§ DATA

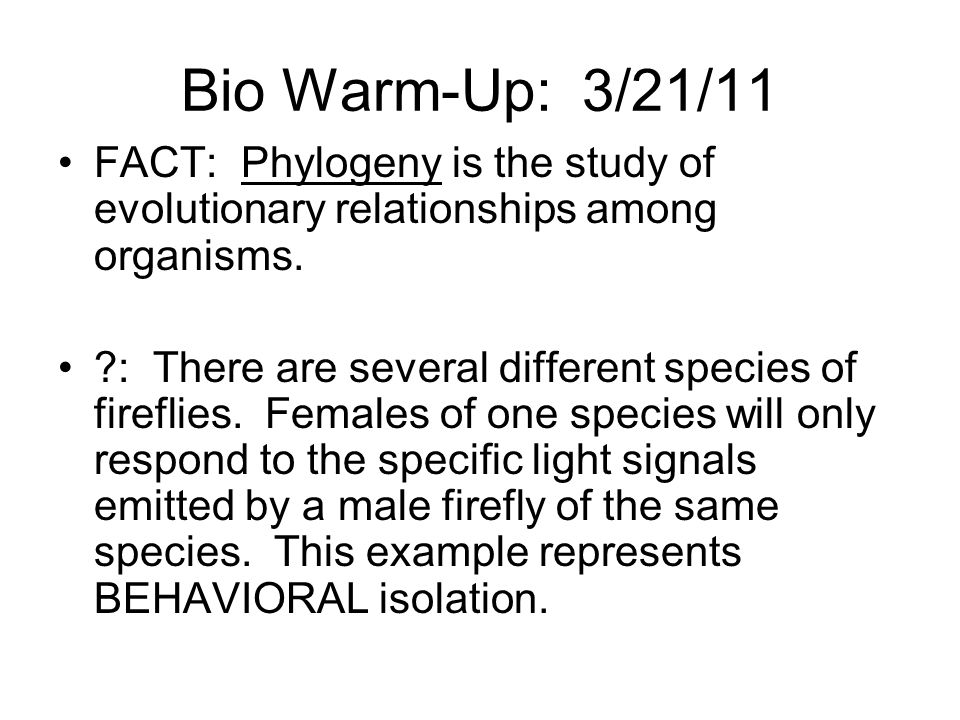 Bio Warm-Up: 3/21/11 FACT: Phylogeny is the study of evolutionary relationships among organisms.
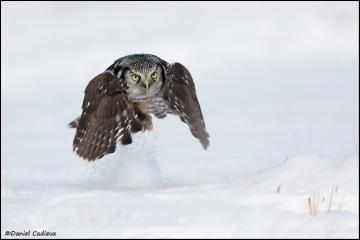 Northern_Hawk-Owl_3583-11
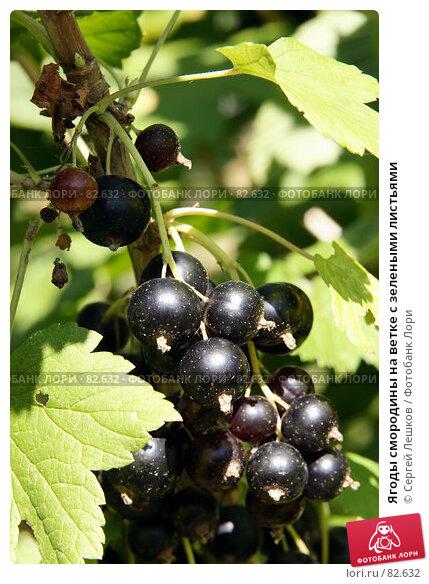 Купить «Ягоды смородины на ветке с зелеными листьями», фото № 82632, снято 28 июля 2007 г. (c) Сергей Лешков / Фотобанк Лори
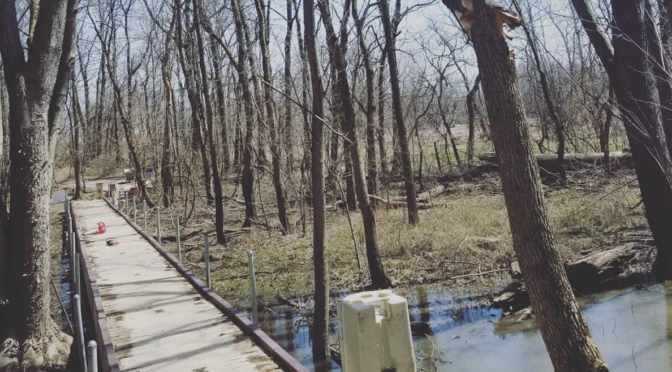 Connecting to Nature with Custom EZ Trail Systems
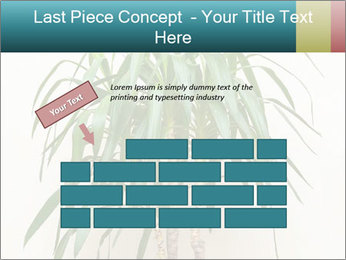 Green houseplant PowerPoint Template - Slide 46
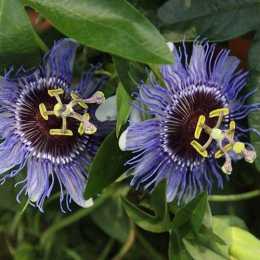 Пассифлора голубая 'Purple Haze'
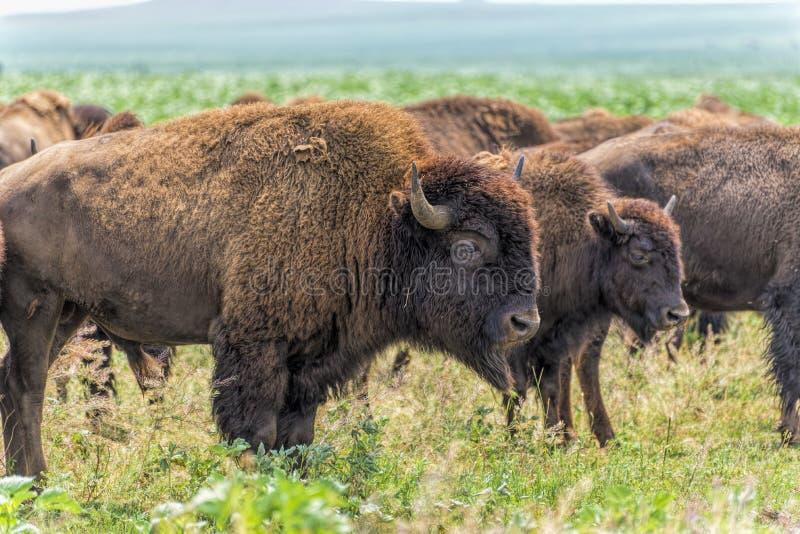 Flock av buffeln (bison) som betar på det North Dakota fältet arkivbild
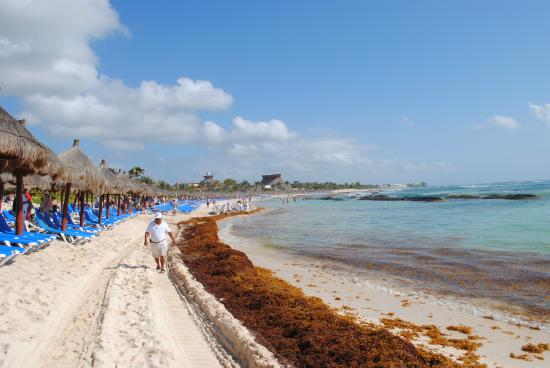 beach with seaweed - Picture of Grand Bahia Principe Coba, Akumal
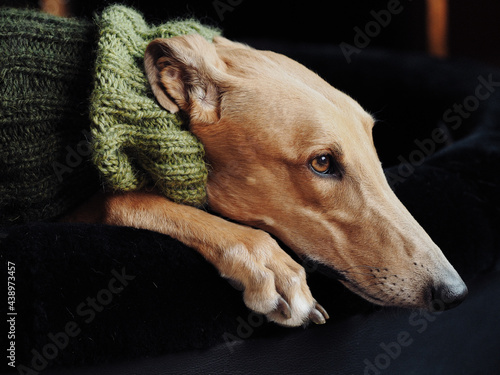 Canvastavla Pet fawn greyhound wearing a knitted snood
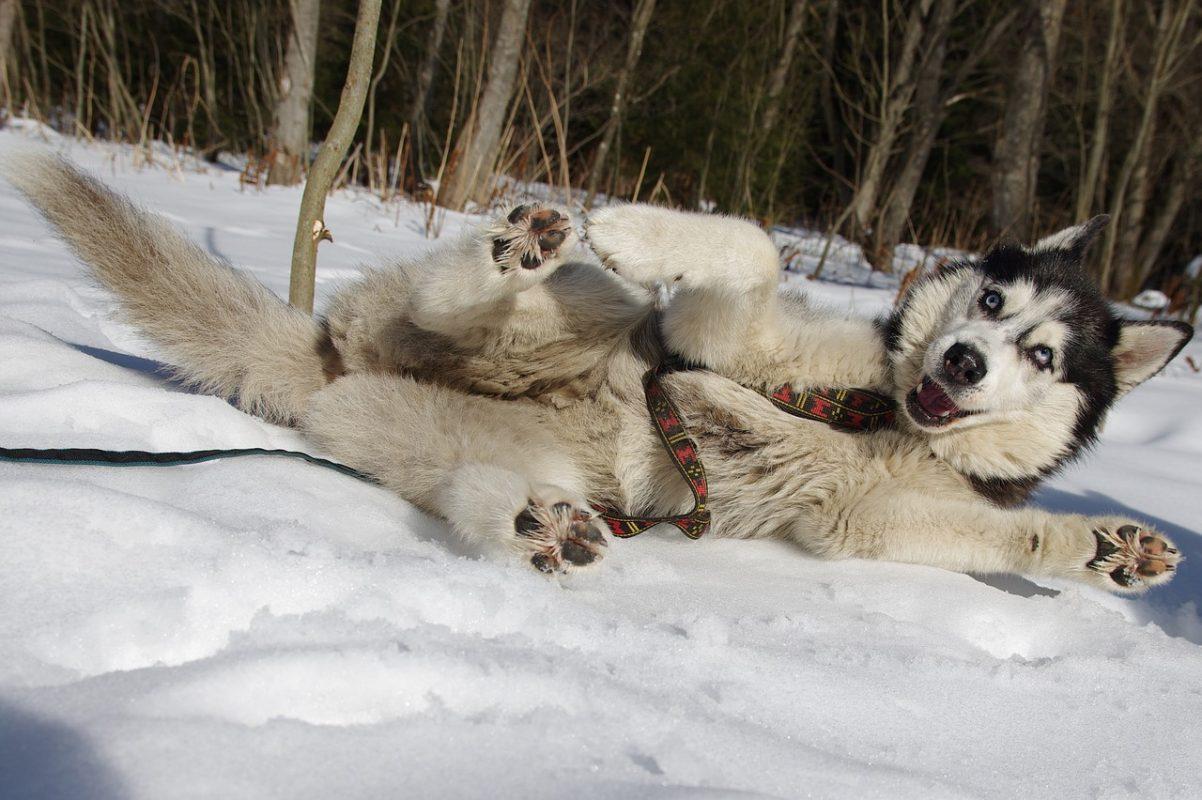 Husky Sibérien avec harnais xback Manmat - chien neige drôle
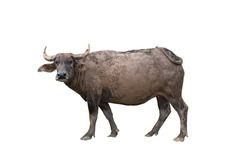 Thai buffalo with mud on body on white background,happy,dirty,looking,life of buffalo at countryside,thailand,die cut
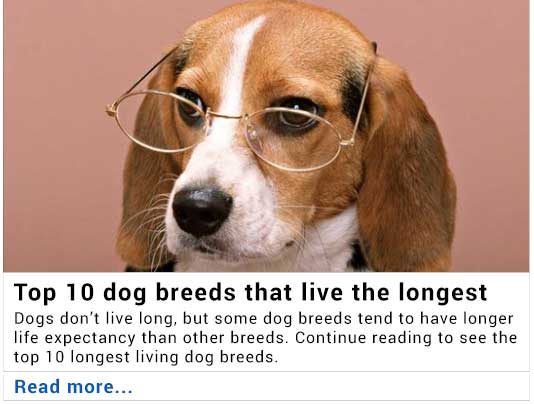 Top 10 breeds that live the longest
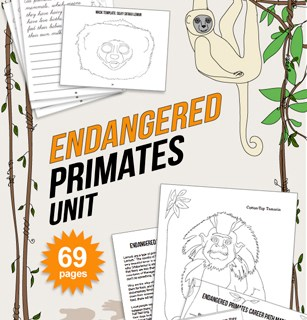endangered species unit for kids primates lesson
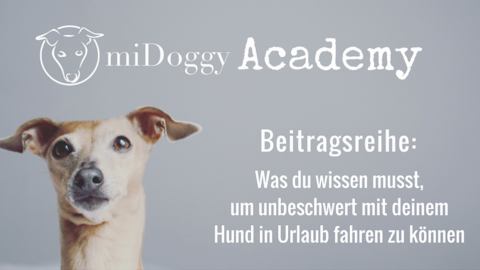miDoggy Academy Beitragsreihe: Kreativer Input: Meine Fotografie-Tools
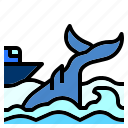 animal, boat, nautical, ocean, sea, water, whale icon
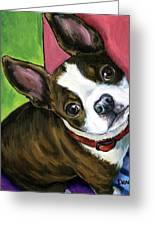 Boston Terrier Looking Up Greeting Card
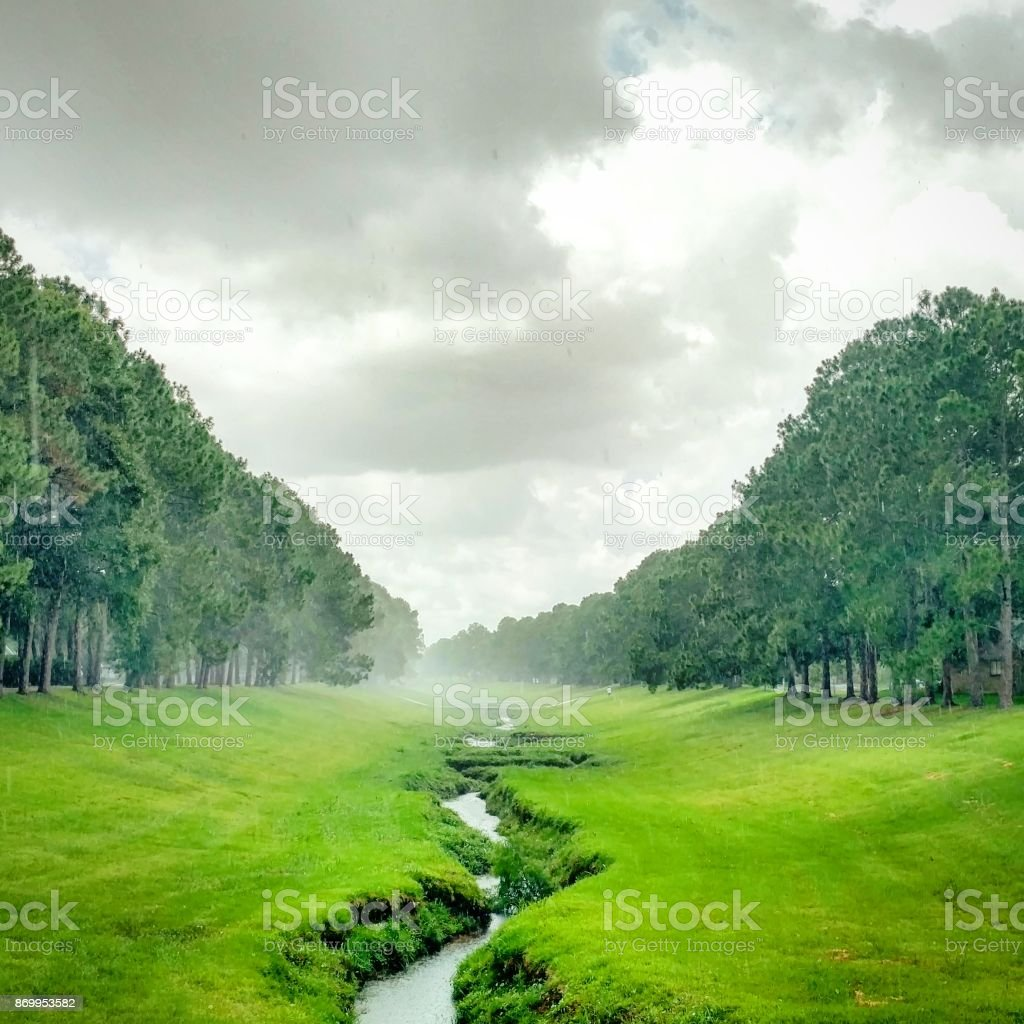 Steamy Greenway in the Rain stock photo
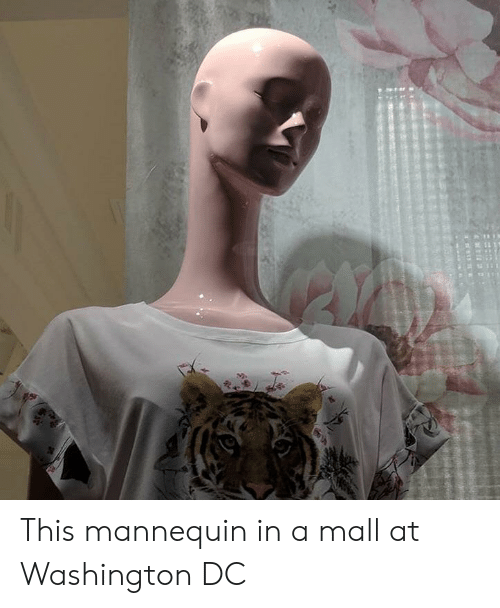 Washington Dc, Mannequin, and Washington: This mannequin in a mall at Washington DC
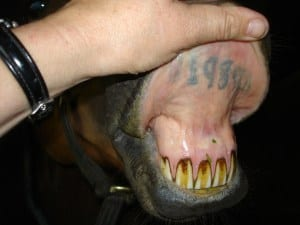 Lip tattoos can help to prevent your horse being stolen but can also help to identify them if they are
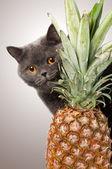 British shorthair cat with pineapple — Stock Photo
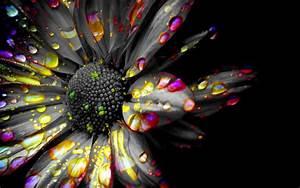 Kelsie Ross (Art Class Blog): Black and White Spot Color ...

§ TASK REQUIREMENTS
A word-for-word copy of all the data is required, minus the pictures.

§ EXERCISE RESPONSE
 Bio Warm-Up: 3/21/11 FACT: Phylogeny is the study of evolutionary relationships among organisms.
 Northern_Hawk-Owl_3583-11
 Купить «Ягоды смородины на ветке с зелеными листьями», фото № 82632, снято 28 июля 2007 г. (c) Сергей Лешков / Фотобанк Лори
 Connecting to Nature with Custom EZ Trail Systems
 Green houseplant PowerPoint Template - Slide 46
 Пассифлора голубая 'Purple Haze'
 Flock av buffeln (bison) som betar på det North Dakota fältet arkivbild
 beach with seaweed - Picture of Grand Bahia Principe Coba, Akumal
 Canvastavla Pet fawn greyhound wearing a knitted snood
 Husky Sibérien avec harnais xback Manmat - chien neige drôle
 Thai buffalo with mud on body on white background,happy,dirty,looking,life of buffalo at countryside,thailand,die cut
 Top 10 breeds that live the longest
endangered species unit for kids primates lesson
miDoggy Academy Beitragsreihe: Kreativer Input: Meine Fotografie-Tools
 animal, boat, nautical, ocean, sea, water, whale icon
 Boston Terrier Looking Up Greeting Card
 Steamy Greenway in the Rain stock photo
 Washington Dc, Mannequin, and Washington: This mannequin in a mall at Washington DC
 Lip tattoos can help to prevent your horse being stolen but can also help to identify them if they are
 British shorthair cat with pineapple — Stock Photo
 Kelsie Ross (Art Class Blog): Black and White Spot Color ...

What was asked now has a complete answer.